Roman

Héloïse, ouille!

Héloïse, ouille! de Jean Teulé, Pocket

Pour résumer:

Île de la Cité, 1118. Théologien et dialecticien acclamé, Abélard était promis, aux dires de tous, aux honneurs de Rome. Chargé par le chanoine Fulbert de veiller à l’éducation de sa nièce, la moins candide qu’il n’y paraît Héloïse, le sage professeur prendra ses devoirs plus qu’à cœur – à corps, et à cris. Au programme : foin de grammaire ni de latin ! Rien de moins que l’amour, l’amour fol, absolu. Hors pair(e).

Ce que j’en pense:

Qui ne connaît pas l’histoire d’amour d’Héloïse et Abélard? Cette histoire d’amour interdite entre un magister et son élève au temps de la chanson de geste? Ce récit populaire et tragique nous est conté par Jean Teulé dans ce roman…décapant.

Car oui, Jean Teulé, c’est bien connu, ne fait pas les choses comme les autres. Le début du récit nous met de suite dans l’ambiance moyen-âgeuse et dès les premiers mots, on sent une pointe de coquinerie. L’auteur dépoussière l’histoire avec des scènes d’un érotisme à faire rougir la plus prude donzelle.
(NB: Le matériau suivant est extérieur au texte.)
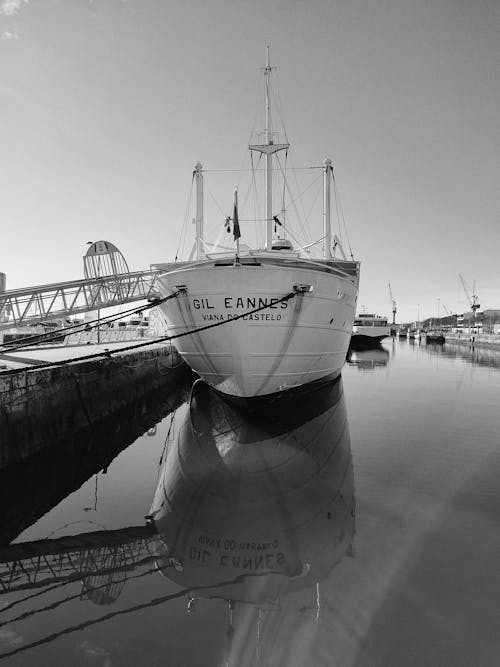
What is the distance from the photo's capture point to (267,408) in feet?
46.5

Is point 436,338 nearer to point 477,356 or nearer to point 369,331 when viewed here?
point 369,331

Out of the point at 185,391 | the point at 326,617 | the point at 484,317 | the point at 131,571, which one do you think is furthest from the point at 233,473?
the point at 484,317

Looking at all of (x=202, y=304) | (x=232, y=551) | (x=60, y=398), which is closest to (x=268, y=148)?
(x=202, y=304)

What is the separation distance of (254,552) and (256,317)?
21.7 feet

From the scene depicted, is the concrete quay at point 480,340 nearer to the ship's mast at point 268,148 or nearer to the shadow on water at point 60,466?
the ship's mast at point 268,148

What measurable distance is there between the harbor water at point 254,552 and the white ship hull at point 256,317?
1944mm

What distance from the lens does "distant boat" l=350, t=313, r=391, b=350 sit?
216ft

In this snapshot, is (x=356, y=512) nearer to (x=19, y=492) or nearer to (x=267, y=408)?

Le vocabulaire imagé vient fleurir des situations où les corps s’entremêlent (et parfois pas que les corps…). Il faut dire que Jean Teulé a l’art de faire changer notre vision sur les…carottes…Ahem…

Bref, sous ses airs polissons, ce récit épique nous livre un personnage féminin de haut vol. Héloïse qui avait tout d’une jeune femme vouée à la vie de maison, va se montrer courageuse et déterminée. C’est le chevalier de l’histoire, elle reste fidèle à elle même et gardera la tête haute quelle que soit la situation (bien que parfois elle est la tête en bas dans certaines scènes.). Et Abélard me direz- vous? Et bien, l’amoureux transi du début du récit perd rapidement de sa sublime pour enfiler son habit de couard qui cède à la facilité. Est- ce que j’ai été déçue par ce personnage? Oui!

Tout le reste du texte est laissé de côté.